● Tarea asignada: Retome el texto sobre la erupción submarina de Tagoro justo después de su última oración y prosiga su redacción.

● Fragmento del texto:
··········
La erupción submarina acaecida diez años antes que la de este volcán palmero -bautizado ya como Tajogaite-, concretamente el diez de octubre de dos mil once-, en la zona conocida como Mar de las Calmas, al sur de La Restinga, no dejó de ser, tanto por su duración como por el escenario donde se produjo -a cuatrocientos metros de profundidad, en el lecho marino-, un curioso fenómeno volcánico que no provocó enormes daños, más allá de los asociados a los gases y otros materiales emitidos y la consecuente pérdida de biomasa oceánica en la franja espacial asociada a los efectos del volcán, así como un quebranto temporal en la economía de las poblaciones cercanas. Pero el paso del tiempo ha venido a confirmar que la vida submarina se recupera de una forma extraordinaria, nuevas especies han colonizado el nuevo sustrato y Tagoro, nombre con el que se bautizó el nuevo volcán submarino herreño, no ha supuesto una catarsis brutal como la sentida por la poblacion palmera, afectada directamente por los derrames lávicos del Tajogaite.
··········
● Datos mostrados:
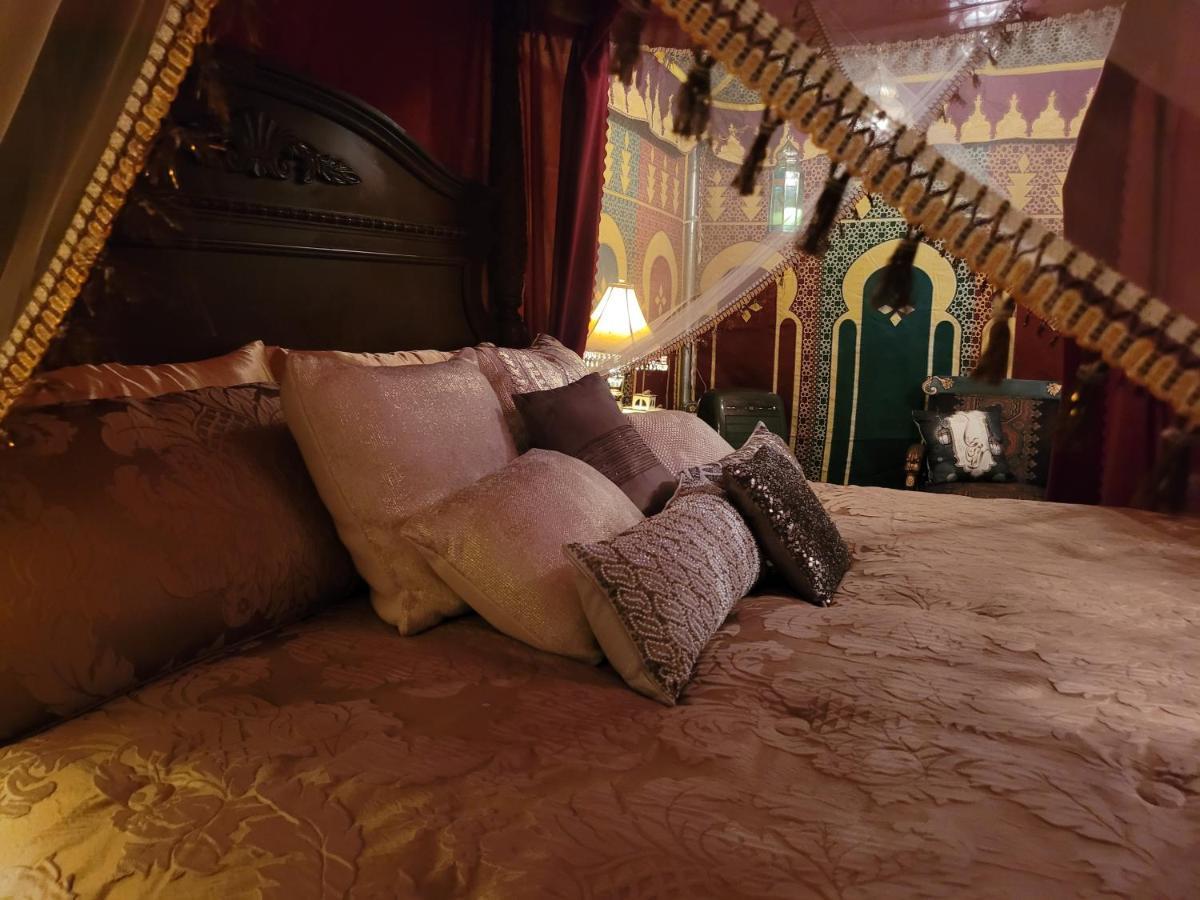 Magical Moroccan Tent With Pool Close To The Beach Fort Pierce Bagian luar foto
··········
● Respuesta del ejercicio:
Me encontraba allí, en noviembre de dos mil veintiuno. Las decenas de fotos que observo en la pantalla del ordenador corresponden a un volcán impresionante cuya actividad obligaba a los servicios de protección y vigilancia a perimetrar una amplia zona de seguridad alrededor del volcán activo.
No era la visualizacion de mi primer volcán activo, pero sí lo era en cuanto a intensidad y virulencia. Esta vez sí me encontraba ante un volcán en erupción, un volcán en plena actividad, un volcán cuyos efectos eran impredecibles.
Estrómboli y el Etna habían sido los volcanes anteriores visitados, a cuyas laderas y cimas -siempre bajo el respeto a las restricciones impuestas en materia de seguridad por las autoridades italianas-, había accedido. Estos volcanes manifestaban su actividad en forma de columnas permanentes de gases y en la incandescencia de sus materiales lávicos presentes en el interior de sus cráteres que se revelaba en el exterior de los mismos, durante la noche, en forma de rojizos resplandores que imponían respeto y temor, al tiempo que la sensación de estar asistiendo a una vivencia indescriptible, la regeneración puntual de la corteza terrestre.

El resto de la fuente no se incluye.